MR. RUSSERT: John Kerry and Howard Dean, two of your competitors for the Democratic nomination, have called for the resignations of Donald Rumsfeld and Paul Wolfowitz for their handling of the Iraq war. Do you join in their call?

REP. GEPHARDT: I’m out here trying to replace George Bush. That’s the person that needs to be replaced. This is his administration. He decides who’s in the administration. The buck stops on the president’s desk and the president has to stand the responsibility for the failure or the success of whatever is done. So I’m not interested in trying to give him advice on who his Cabinet ought to be. I’m gonna replace him and I’m gonna bring you a Cabinet that won’t have the policies of this administration.

MR. RUSSERT: Congressman Gephardt, this is your 40th appearance on MEET THE PRESS, which puts you in second place behind Bob Dole in terms of history of most appearances. This is what you looked like back in 1983, your first appearance. And here you are today. Twenty years.

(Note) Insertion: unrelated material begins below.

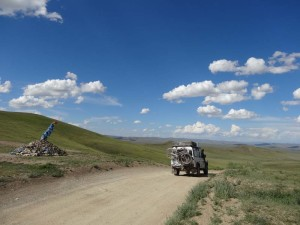 The amazing blue skies and blue ceremonial sites of Mongolia.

REP. GEPHARDT: It’s starting to show.

MR. RUSSERT: Be safe on the campaign trail.

REP. GEPHARDT: Thanks so much.

MR. RUSSERT: And we’ll be right back.

(Announcements)

MR. RUSSERT: Start your day tomorrow on “Today” with Katie and Matt, then the “NBC Nightly News” with Tom Brokaw. That’s all for today. We will be back next week. If it’s Sunday, it’s MEET THE PRESS.

Bills, bounce back. Get those Eagles.